A new study of what types of tweets people are sending shows that some of us have a mean streak: there are over 100,000 insulting, teasing, and otherwise nasty tweets sent on the network every week.
Bullying is a problem for many children on the school yard, and it’s crept into their digital worlds as well.
Researchers from the University of Wisconsin in Madison created a computer program to analyse tweets for their content and sentiment in order to determine how many of them were bully-related.
The program identified certain keywords as being related to bullying, such as “kicked”, “called”, “mean” and “suicide”, and ranked them, along with emoticons, to automatically tag tweets as bully-related or not.

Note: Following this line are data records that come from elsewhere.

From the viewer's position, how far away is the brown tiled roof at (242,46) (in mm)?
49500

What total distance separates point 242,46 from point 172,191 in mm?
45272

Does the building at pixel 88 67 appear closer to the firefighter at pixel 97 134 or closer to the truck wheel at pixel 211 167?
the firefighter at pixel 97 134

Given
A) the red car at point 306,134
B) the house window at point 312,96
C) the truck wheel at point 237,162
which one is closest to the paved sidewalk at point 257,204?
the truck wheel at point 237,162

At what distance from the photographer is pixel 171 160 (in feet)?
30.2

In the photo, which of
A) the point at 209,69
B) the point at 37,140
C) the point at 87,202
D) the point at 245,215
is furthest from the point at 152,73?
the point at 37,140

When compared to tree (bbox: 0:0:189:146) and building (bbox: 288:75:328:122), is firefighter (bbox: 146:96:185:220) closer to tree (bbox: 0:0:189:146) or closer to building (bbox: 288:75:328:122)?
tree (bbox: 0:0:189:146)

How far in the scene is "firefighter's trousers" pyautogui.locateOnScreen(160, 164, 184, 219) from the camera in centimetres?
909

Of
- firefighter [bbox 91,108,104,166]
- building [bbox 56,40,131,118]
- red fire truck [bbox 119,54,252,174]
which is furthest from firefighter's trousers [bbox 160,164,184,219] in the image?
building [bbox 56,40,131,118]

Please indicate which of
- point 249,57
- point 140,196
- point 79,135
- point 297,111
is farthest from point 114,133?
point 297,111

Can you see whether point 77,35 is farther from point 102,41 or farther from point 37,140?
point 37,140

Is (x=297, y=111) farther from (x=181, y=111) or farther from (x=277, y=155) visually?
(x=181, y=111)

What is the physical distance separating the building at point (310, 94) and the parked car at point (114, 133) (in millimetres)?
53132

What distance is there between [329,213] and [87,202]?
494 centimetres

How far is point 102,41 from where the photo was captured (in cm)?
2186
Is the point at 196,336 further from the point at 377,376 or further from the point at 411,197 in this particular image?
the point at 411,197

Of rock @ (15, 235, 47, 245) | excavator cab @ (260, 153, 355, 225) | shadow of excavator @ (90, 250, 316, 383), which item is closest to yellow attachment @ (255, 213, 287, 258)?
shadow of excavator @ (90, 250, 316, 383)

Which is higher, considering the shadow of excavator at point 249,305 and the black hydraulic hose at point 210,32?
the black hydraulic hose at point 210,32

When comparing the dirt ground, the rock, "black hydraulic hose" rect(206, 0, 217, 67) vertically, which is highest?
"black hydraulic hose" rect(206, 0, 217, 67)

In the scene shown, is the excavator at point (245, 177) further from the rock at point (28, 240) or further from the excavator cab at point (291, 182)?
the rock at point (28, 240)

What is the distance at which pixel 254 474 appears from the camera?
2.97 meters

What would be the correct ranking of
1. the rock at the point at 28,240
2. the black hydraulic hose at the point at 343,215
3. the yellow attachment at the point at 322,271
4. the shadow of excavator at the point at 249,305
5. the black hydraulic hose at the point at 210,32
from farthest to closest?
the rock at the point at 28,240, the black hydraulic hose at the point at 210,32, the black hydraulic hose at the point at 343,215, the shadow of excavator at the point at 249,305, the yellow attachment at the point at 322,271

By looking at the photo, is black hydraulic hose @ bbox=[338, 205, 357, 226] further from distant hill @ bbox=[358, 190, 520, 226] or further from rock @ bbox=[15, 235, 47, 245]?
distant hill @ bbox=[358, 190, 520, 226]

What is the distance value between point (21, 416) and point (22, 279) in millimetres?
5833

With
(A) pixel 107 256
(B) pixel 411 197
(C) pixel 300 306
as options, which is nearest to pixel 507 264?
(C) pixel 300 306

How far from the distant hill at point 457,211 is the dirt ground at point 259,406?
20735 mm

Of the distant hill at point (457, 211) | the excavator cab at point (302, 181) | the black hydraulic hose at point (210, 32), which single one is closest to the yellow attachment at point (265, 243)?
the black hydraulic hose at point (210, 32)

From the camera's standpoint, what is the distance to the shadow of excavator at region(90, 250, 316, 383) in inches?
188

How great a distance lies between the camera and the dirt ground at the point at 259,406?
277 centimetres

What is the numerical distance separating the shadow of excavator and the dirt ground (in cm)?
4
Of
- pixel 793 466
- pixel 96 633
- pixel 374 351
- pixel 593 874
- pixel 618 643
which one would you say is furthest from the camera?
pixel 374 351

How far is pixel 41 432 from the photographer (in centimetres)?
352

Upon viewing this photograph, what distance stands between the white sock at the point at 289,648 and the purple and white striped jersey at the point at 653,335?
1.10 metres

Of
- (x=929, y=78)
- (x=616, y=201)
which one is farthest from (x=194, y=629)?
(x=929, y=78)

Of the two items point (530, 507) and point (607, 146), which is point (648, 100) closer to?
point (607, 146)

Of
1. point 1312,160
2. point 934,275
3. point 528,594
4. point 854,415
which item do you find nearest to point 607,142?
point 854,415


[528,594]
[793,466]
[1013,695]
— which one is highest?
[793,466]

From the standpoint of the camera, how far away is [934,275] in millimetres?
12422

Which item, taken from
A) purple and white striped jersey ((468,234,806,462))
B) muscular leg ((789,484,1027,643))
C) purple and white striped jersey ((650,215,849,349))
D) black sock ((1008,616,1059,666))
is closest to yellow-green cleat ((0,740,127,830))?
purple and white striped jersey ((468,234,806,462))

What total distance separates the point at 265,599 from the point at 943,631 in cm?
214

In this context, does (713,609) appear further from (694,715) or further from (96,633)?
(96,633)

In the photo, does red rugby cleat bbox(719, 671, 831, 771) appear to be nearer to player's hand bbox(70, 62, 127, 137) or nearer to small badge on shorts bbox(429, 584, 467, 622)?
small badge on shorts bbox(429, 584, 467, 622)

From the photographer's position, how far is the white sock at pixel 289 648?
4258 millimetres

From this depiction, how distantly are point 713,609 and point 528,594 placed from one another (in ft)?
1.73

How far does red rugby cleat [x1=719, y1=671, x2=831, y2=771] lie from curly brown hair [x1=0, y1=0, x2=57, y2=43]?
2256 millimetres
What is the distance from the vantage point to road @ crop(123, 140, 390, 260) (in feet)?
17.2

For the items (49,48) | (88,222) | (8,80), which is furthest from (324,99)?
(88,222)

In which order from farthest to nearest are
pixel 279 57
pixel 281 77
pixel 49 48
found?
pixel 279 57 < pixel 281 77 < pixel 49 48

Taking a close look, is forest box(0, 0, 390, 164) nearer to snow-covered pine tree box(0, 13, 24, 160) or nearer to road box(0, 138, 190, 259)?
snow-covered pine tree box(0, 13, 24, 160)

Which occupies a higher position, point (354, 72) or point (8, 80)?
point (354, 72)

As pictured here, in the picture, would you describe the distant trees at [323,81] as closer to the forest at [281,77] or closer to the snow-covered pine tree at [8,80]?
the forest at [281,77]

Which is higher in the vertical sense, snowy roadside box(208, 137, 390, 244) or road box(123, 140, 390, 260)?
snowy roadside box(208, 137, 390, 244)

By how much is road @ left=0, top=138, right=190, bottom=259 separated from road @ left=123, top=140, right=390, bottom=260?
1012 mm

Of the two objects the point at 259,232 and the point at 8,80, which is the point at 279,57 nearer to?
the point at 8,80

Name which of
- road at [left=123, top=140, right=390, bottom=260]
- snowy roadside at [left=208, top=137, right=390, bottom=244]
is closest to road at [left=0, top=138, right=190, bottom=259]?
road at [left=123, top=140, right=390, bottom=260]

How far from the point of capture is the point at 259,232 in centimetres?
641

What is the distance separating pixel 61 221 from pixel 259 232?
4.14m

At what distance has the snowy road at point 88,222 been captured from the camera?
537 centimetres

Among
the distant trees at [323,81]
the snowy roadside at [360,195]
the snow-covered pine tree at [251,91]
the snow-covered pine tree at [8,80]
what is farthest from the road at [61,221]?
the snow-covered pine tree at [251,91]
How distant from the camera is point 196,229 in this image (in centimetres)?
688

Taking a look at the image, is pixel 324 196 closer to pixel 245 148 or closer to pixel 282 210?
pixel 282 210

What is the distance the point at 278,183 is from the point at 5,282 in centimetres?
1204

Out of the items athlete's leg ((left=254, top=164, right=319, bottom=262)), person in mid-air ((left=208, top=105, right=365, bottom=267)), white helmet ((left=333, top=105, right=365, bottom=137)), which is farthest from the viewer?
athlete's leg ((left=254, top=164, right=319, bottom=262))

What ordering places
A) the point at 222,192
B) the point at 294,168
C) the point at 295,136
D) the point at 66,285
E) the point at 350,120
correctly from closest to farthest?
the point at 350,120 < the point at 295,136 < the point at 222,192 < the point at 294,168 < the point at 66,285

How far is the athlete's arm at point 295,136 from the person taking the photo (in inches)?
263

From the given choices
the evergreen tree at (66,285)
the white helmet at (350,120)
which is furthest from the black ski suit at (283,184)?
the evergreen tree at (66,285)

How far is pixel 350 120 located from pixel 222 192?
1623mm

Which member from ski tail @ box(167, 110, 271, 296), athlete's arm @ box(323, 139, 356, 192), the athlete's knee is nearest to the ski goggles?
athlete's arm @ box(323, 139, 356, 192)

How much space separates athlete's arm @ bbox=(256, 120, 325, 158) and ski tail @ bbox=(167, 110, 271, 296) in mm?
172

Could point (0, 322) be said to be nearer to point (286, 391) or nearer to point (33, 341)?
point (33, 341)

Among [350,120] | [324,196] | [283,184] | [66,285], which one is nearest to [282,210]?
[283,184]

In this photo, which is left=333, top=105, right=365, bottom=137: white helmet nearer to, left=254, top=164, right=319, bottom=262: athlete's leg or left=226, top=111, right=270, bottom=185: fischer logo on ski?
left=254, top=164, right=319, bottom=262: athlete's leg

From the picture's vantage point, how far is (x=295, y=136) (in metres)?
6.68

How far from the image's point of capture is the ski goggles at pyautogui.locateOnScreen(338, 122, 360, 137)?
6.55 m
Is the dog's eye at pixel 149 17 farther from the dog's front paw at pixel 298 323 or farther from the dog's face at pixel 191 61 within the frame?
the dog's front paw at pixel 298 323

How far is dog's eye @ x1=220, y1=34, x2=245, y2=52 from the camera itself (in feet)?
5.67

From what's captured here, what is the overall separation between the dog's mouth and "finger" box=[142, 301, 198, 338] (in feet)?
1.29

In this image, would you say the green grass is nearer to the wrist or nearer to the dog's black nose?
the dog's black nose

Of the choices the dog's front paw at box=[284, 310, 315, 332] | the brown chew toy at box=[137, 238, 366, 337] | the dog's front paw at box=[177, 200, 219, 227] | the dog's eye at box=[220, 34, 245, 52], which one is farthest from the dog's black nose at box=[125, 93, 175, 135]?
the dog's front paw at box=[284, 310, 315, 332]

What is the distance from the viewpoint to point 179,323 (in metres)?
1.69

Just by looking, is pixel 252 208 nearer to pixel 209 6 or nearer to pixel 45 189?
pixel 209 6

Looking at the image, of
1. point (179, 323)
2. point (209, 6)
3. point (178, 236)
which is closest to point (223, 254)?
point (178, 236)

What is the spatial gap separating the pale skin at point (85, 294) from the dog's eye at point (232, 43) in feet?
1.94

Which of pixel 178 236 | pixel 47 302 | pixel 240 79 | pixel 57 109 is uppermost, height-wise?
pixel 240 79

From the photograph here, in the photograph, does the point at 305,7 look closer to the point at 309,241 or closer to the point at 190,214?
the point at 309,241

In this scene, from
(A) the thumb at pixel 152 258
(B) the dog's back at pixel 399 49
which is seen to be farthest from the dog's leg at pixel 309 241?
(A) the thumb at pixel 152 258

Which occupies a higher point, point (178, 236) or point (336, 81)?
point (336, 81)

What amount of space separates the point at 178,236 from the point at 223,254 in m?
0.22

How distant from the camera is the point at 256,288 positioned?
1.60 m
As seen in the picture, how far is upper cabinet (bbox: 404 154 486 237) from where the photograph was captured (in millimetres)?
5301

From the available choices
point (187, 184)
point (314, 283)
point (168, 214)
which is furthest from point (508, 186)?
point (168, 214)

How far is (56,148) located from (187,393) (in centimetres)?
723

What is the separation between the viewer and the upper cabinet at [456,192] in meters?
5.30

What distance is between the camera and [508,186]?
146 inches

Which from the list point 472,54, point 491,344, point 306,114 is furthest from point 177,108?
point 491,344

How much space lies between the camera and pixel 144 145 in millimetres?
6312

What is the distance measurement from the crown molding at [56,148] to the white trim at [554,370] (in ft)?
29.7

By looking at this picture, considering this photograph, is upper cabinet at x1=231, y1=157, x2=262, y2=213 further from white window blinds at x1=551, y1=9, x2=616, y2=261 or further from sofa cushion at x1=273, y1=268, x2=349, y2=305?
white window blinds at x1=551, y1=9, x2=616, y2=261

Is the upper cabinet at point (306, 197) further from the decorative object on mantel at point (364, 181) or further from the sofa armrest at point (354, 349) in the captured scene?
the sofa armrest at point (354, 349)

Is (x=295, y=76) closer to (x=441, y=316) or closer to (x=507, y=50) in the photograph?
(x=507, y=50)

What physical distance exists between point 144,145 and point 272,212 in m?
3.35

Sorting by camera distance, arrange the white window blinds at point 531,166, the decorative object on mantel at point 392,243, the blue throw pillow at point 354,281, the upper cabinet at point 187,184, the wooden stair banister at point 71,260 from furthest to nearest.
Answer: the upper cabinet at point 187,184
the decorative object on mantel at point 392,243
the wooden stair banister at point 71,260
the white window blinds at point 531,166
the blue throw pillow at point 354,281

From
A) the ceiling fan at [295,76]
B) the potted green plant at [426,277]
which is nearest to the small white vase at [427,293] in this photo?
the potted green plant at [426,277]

Using this method, the research team claims that over 15,000 bully-related tweets are sent every day, equaling more than 100,000 every week.
Of course, Twitter users send a lot of tweets. Twitter CEO Dick Costolo says that the network sees over 230 million tweets each and every day, which means that bully-related tweets only account for a fraction of one percent of the total.
Still, those being bullied can’t seem to escape their tormentors even on Twitter, and those 15,000 tweets surely pack quite the virtual punch to someone who is being persecuted.
Researchers say that they were able to identify the typical roles in a bullying encounter on Twitter, such as the bully, victim, accuser and defender, but that they also identified a new role: the reporter. This is a child who witnessed bullying but didn’t participate in any way. This raises questions of why children are not speaking up about bullying to adults in their lives, instead turning to 140-character observations.